J Chem Inf Model. 2024 Aug 26;64(16):6259-6280. doi: 10.1021/acs.jcim.4c00747. Epub 2024 Aug 13.
Molecular Property Prediction (MPP) is vital for drug discovery, crop protection, and environmental science. Over the last decades, diverse computational techniques have been developed, from using simple physical and chemical properties and molecular fingerprints in statistical models and classical machine learning to advanced deep learning approaches. In this review, we aim to distill insights from current research on employing transformer models for MPP. We analyze the currently available models and explore key questions that arise when training and fine-tuning a transformer model for MPP. These questions encompass the choice and scale of the pretraining data, optimal architecture selections, and promising pretraining objectives. Our analysis highlights areas not yet covered in current research, inviting further exploration to enhance the field's understanding. Additionally, we address the challenges in comparing different models, emphasizing the need for standardized data splitting and robust statistical analysis.

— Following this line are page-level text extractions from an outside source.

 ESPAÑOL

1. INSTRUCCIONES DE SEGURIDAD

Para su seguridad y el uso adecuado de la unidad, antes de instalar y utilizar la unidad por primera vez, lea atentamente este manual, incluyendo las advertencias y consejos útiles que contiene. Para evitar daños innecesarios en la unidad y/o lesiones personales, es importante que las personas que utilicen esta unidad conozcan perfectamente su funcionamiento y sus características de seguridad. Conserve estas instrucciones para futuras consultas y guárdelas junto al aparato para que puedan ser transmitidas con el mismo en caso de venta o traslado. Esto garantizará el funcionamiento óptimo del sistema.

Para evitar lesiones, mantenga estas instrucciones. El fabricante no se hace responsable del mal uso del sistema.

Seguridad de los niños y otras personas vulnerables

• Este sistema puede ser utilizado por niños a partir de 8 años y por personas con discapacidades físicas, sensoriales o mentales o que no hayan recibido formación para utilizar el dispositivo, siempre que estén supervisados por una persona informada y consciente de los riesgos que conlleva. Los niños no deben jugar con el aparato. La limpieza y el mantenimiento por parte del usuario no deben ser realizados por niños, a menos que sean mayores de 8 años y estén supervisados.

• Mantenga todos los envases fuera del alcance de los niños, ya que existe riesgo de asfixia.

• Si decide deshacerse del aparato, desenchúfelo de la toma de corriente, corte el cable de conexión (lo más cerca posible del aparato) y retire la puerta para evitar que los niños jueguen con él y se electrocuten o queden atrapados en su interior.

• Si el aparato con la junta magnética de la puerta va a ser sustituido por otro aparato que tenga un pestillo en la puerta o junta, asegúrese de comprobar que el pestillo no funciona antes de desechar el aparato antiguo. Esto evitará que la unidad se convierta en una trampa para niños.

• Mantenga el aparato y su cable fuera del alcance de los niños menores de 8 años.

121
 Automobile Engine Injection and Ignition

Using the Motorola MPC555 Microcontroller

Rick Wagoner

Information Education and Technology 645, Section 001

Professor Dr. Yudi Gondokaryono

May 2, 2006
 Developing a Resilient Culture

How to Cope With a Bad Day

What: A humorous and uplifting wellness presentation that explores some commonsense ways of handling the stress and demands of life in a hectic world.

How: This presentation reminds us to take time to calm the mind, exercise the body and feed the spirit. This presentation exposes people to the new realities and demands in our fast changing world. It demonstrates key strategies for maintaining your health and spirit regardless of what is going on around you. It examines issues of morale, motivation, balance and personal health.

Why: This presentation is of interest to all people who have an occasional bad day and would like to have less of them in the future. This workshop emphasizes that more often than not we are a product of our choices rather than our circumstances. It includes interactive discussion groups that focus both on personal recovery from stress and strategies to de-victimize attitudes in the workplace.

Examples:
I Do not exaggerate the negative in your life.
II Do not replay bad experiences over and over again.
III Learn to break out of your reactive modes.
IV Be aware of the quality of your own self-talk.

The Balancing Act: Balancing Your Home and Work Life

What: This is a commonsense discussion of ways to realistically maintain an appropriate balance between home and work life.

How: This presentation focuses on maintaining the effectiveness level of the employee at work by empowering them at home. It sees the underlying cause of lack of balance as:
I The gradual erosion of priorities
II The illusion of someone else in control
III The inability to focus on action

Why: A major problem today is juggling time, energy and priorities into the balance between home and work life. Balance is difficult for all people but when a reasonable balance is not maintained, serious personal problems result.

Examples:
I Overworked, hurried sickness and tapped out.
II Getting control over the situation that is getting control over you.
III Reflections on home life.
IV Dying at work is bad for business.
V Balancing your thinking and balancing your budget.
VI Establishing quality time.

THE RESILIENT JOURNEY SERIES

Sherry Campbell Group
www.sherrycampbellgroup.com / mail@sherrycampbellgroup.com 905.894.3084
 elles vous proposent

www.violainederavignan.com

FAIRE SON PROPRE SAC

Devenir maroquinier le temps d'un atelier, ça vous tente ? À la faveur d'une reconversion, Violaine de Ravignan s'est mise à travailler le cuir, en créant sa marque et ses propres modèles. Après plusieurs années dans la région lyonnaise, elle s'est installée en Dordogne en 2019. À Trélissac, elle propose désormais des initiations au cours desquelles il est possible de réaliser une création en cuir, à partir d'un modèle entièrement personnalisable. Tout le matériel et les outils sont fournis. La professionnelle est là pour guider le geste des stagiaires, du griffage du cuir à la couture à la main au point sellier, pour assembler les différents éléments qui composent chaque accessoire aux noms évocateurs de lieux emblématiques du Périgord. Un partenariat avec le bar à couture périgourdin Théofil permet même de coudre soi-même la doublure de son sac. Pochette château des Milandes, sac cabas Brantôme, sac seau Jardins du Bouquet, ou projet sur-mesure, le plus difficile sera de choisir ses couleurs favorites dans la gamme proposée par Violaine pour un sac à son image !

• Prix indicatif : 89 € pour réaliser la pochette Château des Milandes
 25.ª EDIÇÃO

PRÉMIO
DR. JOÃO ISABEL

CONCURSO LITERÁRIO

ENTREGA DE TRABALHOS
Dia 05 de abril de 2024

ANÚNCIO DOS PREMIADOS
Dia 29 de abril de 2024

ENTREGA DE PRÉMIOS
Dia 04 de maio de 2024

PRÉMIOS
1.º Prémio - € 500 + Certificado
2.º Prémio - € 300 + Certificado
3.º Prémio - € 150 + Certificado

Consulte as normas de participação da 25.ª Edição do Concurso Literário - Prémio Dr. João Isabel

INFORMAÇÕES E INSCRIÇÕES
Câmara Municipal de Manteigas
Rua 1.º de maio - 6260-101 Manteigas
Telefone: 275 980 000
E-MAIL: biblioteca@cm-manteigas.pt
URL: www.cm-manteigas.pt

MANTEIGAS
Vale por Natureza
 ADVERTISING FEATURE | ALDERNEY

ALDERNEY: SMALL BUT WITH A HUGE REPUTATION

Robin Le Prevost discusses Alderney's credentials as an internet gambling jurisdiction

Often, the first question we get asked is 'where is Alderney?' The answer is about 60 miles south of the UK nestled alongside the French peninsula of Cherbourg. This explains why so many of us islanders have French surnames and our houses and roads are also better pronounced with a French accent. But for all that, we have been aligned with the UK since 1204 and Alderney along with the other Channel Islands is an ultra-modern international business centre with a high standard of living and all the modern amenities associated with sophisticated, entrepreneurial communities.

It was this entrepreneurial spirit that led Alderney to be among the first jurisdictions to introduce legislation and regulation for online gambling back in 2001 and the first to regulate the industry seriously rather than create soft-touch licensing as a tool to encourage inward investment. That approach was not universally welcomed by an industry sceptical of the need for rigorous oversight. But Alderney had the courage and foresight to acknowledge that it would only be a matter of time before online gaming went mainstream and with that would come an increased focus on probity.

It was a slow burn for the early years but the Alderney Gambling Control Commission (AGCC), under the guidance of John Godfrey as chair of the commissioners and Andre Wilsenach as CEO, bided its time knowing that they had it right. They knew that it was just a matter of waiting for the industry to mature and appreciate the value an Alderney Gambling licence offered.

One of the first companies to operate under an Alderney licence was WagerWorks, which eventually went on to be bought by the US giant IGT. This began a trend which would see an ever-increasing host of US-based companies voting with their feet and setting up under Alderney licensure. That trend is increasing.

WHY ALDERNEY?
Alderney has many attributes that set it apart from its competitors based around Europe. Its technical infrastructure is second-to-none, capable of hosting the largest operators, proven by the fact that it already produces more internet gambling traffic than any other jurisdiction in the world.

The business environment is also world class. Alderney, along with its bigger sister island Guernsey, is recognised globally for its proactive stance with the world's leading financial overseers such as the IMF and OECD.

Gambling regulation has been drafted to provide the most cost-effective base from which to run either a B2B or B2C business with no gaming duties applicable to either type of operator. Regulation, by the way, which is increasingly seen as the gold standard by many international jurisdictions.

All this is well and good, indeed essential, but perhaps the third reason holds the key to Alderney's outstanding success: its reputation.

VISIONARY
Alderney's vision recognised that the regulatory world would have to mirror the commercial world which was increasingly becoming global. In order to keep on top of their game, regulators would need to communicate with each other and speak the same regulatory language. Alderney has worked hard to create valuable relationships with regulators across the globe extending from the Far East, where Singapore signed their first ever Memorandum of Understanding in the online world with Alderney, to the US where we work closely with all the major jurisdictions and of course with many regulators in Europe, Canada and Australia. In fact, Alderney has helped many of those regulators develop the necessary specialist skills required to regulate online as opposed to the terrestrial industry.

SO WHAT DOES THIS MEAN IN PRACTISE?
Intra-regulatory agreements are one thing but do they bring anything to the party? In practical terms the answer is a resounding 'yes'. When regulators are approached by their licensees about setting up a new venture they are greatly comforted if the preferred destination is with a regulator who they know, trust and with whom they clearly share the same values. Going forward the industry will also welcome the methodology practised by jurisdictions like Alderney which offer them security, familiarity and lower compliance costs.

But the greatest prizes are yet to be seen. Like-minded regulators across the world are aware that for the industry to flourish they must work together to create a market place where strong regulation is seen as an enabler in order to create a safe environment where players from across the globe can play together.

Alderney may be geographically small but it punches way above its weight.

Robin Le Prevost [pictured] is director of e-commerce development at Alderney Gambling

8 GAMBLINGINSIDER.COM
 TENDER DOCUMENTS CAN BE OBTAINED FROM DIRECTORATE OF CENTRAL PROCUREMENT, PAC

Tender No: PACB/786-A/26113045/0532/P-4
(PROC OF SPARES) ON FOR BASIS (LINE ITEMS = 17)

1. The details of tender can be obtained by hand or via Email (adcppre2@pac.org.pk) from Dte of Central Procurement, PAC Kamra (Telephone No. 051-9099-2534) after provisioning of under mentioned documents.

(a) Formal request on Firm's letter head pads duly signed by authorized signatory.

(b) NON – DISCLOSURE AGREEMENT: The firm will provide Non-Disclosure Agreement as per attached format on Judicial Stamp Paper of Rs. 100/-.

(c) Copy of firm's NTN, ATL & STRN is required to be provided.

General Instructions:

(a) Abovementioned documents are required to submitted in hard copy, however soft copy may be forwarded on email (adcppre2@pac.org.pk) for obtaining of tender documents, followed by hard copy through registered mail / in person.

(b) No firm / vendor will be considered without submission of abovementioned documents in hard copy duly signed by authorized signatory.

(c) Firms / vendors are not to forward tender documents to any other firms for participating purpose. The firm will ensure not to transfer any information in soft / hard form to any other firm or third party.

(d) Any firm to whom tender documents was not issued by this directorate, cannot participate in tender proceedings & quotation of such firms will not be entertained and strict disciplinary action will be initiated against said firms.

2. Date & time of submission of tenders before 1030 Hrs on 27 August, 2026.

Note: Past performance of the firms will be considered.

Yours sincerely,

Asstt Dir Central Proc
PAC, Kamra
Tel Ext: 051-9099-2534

分子性质预测(MPP)在药物发现、作物保护和环境科学中至关重要。在过去的几十年中,已经开发出了多种计算技术,从使用简单的物理和化学性质以及分子指纹在统计模型和经典机器学习中的应用,到先进的深度学习方法。在这篇综述中,我们旨在从当前使用转换器模型进行 MPP 的研究中提取见解。我们分析了现有的模型,并探讨了在为 MPP 训练和微调转换器模型时出现的关键问题。这些问题包括预训练数据的选择和规模、最佳架构选择以及有前途的预训练目标。我们的分析突出了当前研究中尚未涵盖的领域,邀请进一步探索以增强该领域的理解。此外,我们还解决了比较不同模型的挑战,强调需要标准化的数据分割和稳健的统计分析。